- **WORK REQUEST**
Your reply is to be the lines below, exactly as written, with images omitted.

- **DATASET CONTENT**
..........

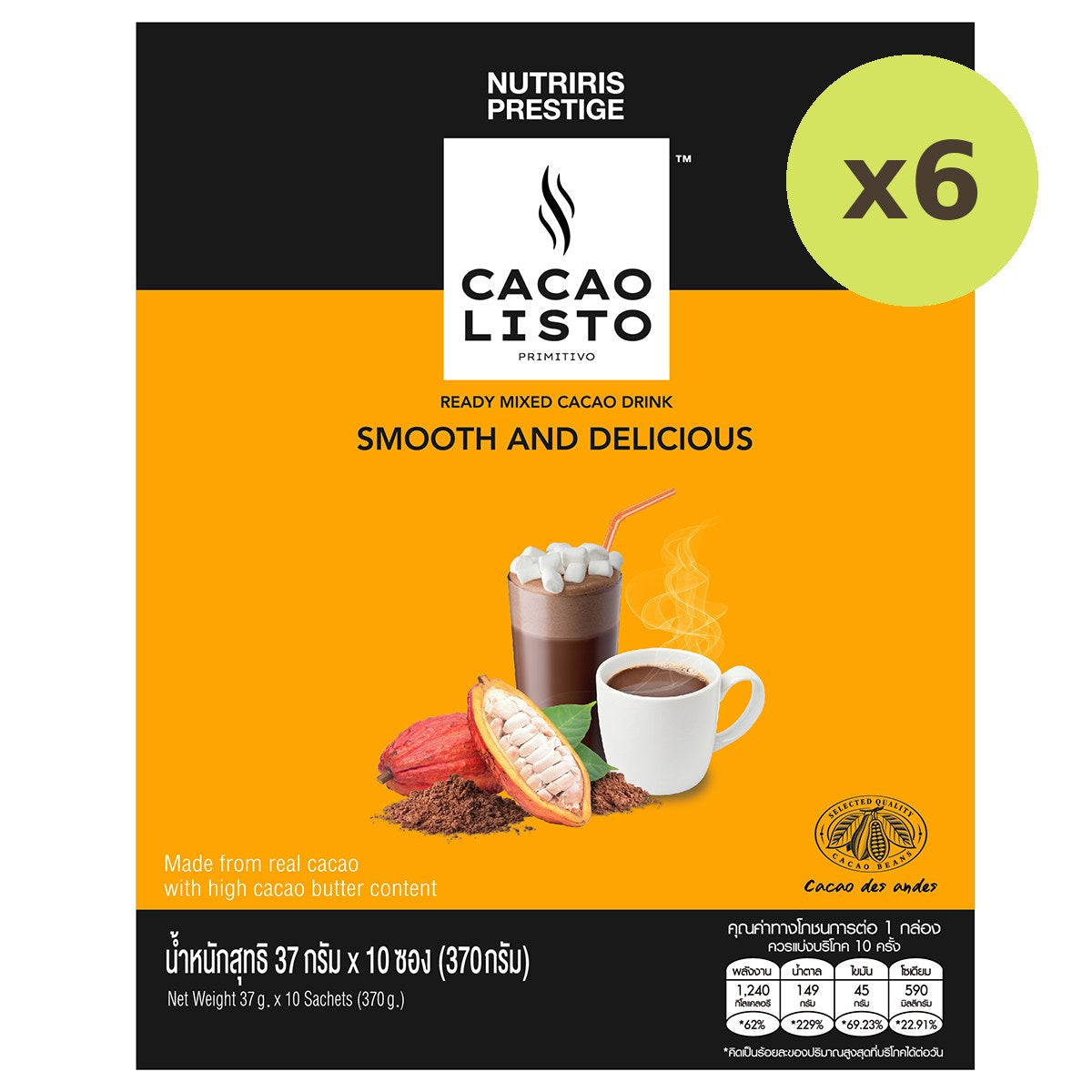 Nutriris Listo Ready Mixed Cacao Drink - image 3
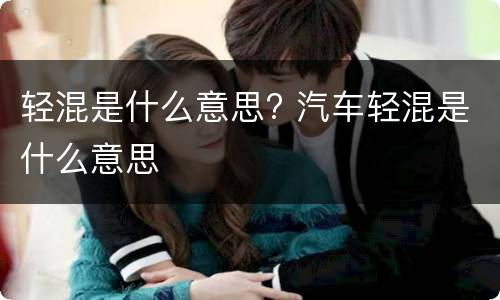 轻混是什么意思? 汽车轻混是什么意思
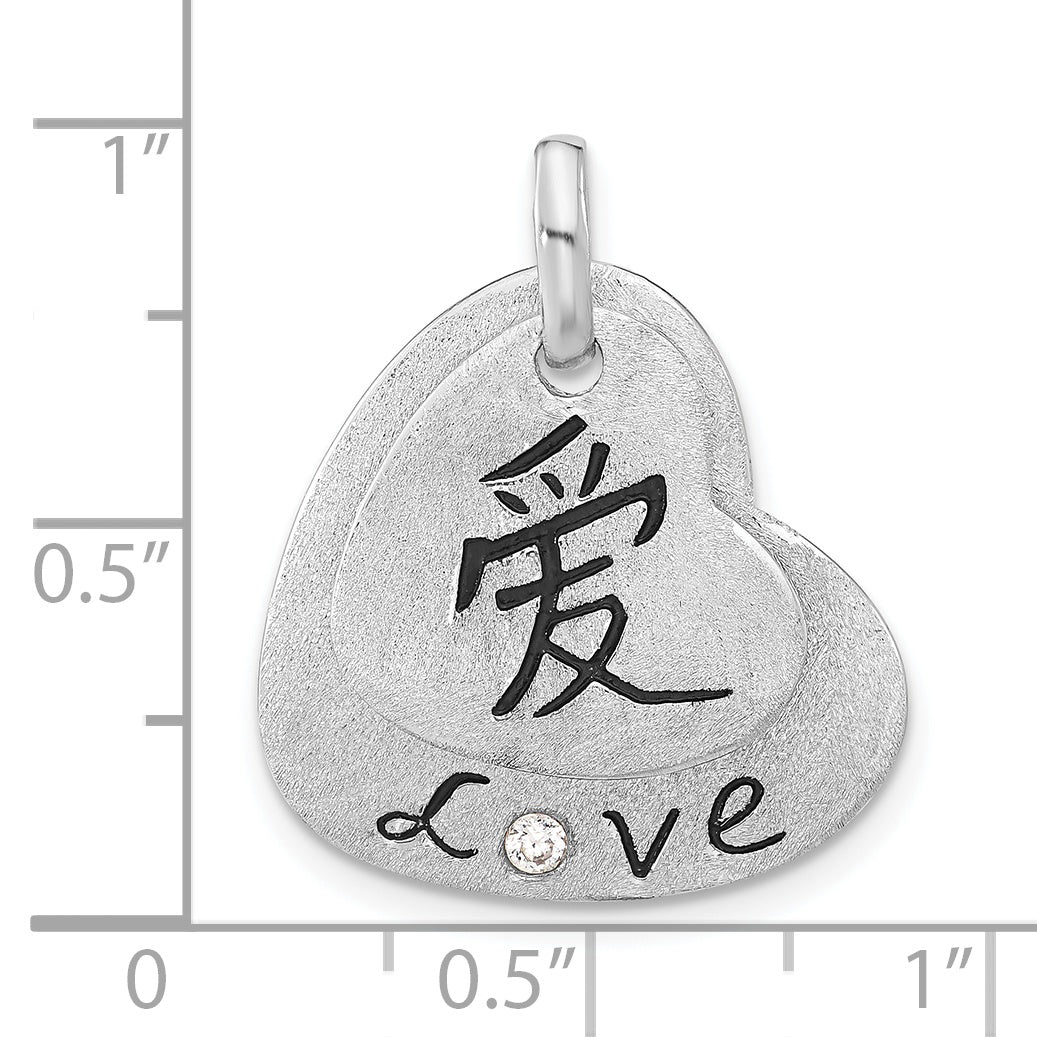 Sterling Silver Satin Finish Hearts w/Love CZ Pendant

..........

- **SOLUTION TO THIS EXERCISE**
 Nutriris Listo Ready Mixed Cacao Drink - image 3
 轻混是什么意思? 汽车轻混是什么意思
 Sterling Silver Satin Finish Hearts w/Love CZ Pendant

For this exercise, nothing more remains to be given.